As with any good costume it begins with a bodice block.
As we are making a Victorian bodice, and a corset would have been worn beneath the bodice a set of new measurements has to be taken of my performer whilst wearing a corset..
These new measurements ended up changing the size of the waist and chest; two very important measurements when drafting a bodice block.
As we are only making the bodice we only had to draft the bodice and sleeve block, and with that we were ready to move on to editing the drafted blocks.
Before we could really begin editing the patterns we drafted off the important lines from the original blocks, the got rid of the shoulder dart on the front bodice by cutting in to the pattern and converted the sleeve into a two part sleeve.
Then the pattern editing began on the bodice back.
Within this period of 1870-90’s the fashion was to have a slim waist and so the back of the bodice was designed to help enhance and give this illusion.
To give this illusion the back usually had multiple panels consisting of long sweeping curves.
With reference to my images I formed the back in to three panels, splitting the waist dart evenly over the panels.
First I drafted rough lines to get the desired shape, and then once happy I began to go over and smooth out the lines giving my final shape.
The next step was to draft the bottom line of my bodice. With reference to my images, and research I found that it was often fashionable for the bodice to come lower and longer at the front and back, but would come up slightly higher over the hips.
My bodice pattern had pleats on the back panel, however this will not be edited in to the pattern until after the toile fitting. This is to make sure that the costume fits well first, before extra pleating is added in to the costume.

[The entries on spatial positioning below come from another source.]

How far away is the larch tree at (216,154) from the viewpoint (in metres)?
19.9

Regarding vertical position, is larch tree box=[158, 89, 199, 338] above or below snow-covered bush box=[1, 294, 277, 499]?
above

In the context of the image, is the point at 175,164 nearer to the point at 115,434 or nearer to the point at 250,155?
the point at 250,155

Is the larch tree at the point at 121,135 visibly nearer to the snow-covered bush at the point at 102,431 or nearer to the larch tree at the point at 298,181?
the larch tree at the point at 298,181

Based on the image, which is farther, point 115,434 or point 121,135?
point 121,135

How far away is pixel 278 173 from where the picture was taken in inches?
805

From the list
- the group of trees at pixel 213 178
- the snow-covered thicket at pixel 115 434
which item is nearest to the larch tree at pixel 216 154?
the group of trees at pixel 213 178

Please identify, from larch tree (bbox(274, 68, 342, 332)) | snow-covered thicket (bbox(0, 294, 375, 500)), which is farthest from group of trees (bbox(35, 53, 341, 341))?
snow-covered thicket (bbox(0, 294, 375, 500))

As a bum pad was usually worn during this period often the bottom of the back penals would flare out to allow for the room needed to fit over the excess fabric.

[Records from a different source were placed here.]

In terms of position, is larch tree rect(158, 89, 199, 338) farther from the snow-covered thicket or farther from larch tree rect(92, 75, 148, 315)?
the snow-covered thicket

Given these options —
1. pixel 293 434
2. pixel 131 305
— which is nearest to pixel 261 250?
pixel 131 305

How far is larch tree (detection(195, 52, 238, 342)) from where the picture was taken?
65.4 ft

Again this design feature could be edited later on.
The next step was to concentrate on the editing of the front of the bodice.
The shoulder seam was first moved back wards, as it was fashionable to have a completely smooth front to a costume, and it would also encourage the illusion of a small back on the bodice.
Next, with reference to my image which has a panel down the front of the bodice, I drafted in the front panel, which as described in Janet Arnold’s pattern of fashion book would become a pouched panel.
Then with the front panel drafted in I split the waist dart over two darts on the main bodice, using my imaged as reference to help get a good idea of where the positioning on the darts should be.
Like before when I drafted the bottom line of the back bodice, I repeated the same of the front. Making sure that the side seam were the same length and that the side seam shape reflected each other.
Having finished pattern editing the front and back bodice, I drafted off the different panels individually lining up all of the seams to make sure they were the same length and then finally pinning together the pattern pieces and making sure the bottom of the bodice lined up in a smooth curve.
On the front of the bodice this was done by folding out the darts and smoothing off the bottom of the darts to get the desired shape and curve to the bottom of the bodice.
The final step of block editing was to flare out the sleeve to the desired shape and size that I wanted to achieve. This was done by cutting in to the sleeve pattern from the sleeve head to the elbow and then flaring out and moving around the pieces until the desired shape and size was achieved.
With that complete I could move on to cutting in calico ready for my first fitting.